President Bolsonaro has failed to address police violence and has at times even encouraged it. In Rio de Janeiro – the state with the highest number of police killings – the Supreme Court suspended most raids in low-income neighborhoods during the pandemic, which led to a 70 percent drop in police killings from June to September, compared with the same period in 2019. Police killings went up in October, apparently after police increased the number of raids. Police killings fell again in November.

Brazilian independent broadcast and print media have also played an important role by continuing to inform the public, providing a forum for public debate, and serving as a check on government powers, despite the stigmatization, bullying, and threats of judicial action against them by the Bolsonaro administration.

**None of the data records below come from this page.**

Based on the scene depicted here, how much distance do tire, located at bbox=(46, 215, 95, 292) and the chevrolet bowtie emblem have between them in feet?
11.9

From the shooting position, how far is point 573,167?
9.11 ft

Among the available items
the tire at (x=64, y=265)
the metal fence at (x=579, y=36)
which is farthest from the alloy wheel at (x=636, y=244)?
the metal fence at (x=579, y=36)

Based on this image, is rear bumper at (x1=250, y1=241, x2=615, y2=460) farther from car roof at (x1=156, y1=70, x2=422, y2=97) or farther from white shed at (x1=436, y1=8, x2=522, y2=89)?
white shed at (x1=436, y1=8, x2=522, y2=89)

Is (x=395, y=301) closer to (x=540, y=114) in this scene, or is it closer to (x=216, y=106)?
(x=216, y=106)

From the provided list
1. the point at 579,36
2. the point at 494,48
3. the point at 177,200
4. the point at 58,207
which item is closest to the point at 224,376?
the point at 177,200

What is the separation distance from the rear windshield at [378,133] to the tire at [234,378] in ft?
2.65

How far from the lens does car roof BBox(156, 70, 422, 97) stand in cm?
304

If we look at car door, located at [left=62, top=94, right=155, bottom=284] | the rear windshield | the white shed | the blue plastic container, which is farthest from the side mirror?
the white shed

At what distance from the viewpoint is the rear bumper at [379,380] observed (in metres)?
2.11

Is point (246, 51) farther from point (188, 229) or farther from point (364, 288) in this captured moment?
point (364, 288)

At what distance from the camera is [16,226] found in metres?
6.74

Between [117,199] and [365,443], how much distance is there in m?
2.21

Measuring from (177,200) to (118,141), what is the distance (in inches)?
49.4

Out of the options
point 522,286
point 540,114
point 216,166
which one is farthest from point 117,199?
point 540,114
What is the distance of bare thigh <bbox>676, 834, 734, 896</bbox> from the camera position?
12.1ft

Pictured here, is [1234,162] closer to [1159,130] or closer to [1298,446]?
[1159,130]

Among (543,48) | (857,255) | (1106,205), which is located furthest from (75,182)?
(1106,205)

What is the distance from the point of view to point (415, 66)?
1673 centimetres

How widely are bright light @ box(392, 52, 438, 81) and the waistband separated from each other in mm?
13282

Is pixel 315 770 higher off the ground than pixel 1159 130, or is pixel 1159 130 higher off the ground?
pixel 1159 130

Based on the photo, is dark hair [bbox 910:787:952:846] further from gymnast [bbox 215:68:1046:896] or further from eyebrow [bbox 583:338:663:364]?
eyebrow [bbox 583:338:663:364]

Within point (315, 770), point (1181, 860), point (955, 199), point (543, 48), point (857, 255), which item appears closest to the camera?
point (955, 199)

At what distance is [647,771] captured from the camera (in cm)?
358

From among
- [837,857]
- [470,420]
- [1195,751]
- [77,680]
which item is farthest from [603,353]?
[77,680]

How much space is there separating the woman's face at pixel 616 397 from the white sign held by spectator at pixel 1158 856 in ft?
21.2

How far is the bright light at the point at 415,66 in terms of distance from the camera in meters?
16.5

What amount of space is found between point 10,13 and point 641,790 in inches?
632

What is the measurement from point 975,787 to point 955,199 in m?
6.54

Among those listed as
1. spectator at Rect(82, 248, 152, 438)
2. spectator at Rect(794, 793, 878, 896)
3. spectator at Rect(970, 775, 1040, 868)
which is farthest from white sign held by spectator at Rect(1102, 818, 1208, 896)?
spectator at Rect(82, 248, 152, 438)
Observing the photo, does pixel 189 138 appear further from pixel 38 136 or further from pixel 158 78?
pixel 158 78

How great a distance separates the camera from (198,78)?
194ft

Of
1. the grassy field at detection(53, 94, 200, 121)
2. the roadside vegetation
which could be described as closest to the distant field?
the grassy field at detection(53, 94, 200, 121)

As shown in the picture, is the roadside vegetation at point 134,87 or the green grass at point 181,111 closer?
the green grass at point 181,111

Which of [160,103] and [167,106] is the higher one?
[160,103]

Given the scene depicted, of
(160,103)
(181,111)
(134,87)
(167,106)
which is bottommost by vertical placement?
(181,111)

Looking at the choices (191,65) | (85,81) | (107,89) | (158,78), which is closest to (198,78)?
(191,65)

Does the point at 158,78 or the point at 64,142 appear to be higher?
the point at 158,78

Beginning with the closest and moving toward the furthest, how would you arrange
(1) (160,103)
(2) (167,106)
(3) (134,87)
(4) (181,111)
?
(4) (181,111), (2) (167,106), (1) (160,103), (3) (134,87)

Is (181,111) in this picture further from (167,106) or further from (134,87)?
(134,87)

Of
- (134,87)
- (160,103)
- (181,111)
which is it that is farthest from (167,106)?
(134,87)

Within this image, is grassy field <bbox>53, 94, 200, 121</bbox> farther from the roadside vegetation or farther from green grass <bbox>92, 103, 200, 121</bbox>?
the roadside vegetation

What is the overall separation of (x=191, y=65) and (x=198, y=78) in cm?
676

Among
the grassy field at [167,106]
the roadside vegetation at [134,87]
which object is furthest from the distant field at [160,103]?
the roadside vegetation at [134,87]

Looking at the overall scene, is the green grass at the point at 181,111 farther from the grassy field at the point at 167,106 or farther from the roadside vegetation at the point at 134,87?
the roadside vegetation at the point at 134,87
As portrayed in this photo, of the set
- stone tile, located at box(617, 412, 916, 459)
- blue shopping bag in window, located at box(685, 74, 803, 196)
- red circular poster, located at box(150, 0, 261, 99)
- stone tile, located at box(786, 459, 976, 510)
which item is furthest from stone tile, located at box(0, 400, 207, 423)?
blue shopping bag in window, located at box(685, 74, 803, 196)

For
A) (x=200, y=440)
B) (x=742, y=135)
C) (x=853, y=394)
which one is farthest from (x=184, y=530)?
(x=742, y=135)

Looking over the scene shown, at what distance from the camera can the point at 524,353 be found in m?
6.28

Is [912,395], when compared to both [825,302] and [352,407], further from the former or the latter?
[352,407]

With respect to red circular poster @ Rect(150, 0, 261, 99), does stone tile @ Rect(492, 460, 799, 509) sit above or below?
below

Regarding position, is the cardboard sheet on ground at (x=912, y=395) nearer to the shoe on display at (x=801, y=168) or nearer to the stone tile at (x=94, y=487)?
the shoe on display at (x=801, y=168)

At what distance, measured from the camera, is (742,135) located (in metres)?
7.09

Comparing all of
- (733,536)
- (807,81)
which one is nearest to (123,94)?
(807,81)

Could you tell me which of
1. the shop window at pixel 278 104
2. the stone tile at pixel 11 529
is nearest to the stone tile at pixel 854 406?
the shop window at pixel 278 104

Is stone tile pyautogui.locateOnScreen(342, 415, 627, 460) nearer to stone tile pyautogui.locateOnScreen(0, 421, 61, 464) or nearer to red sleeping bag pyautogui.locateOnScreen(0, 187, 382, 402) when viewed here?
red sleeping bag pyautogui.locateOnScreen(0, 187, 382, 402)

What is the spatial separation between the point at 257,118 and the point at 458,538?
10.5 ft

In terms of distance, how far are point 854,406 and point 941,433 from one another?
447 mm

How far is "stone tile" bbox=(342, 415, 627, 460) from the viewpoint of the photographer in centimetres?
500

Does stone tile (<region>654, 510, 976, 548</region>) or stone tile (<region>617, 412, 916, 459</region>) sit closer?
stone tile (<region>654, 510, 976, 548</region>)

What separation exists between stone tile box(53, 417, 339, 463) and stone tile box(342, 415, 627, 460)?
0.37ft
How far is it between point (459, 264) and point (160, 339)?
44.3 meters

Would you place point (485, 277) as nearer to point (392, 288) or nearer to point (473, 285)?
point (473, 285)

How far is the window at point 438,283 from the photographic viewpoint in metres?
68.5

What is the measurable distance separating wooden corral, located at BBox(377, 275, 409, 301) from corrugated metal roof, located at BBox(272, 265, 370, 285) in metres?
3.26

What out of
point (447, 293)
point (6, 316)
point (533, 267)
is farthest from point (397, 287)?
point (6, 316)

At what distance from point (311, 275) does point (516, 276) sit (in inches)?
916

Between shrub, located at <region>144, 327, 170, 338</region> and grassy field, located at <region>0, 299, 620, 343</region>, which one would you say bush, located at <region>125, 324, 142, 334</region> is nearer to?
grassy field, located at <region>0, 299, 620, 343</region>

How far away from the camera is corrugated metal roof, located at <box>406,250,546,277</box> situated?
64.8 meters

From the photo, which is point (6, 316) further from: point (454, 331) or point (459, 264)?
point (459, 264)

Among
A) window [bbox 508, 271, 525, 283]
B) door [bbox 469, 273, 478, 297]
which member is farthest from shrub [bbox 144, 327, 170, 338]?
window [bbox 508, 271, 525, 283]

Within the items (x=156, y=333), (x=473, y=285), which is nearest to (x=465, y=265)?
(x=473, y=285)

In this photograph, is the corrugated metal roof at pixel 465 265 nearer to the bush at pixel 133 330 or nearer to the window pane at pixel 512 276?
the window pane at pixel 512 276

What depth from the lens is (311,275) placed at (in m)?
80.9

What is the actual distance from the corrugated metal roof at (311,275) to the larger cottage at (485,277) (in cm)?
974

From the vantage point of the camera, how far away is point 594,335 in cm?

But democratic institutions have been unable to curb President Bolsonaro’s anti-environmental policies and rhetoric, which have contributed to the destruction, from August 2019 to July 2020, of about 11,000 square kilometers of Amazon rainforest, the highest rate in 12 years. The number of fires in the Amazon went up by 16 percent in 2020. The smoke causes harmful levels of air pollution, which affect millions of residents.

Amazon fires are intentionally set to clear land, largely illegally. “President Bolsonaro’s policies have been a disaster for the Amazon rainforest and the people who defend it,” Arida said. “He blames Indigenous people, nongovernmental organizations, and local residents for environmental destruction, instead of acting against the criminal networks that are the driving force behind the lawlessness in the Amazon.”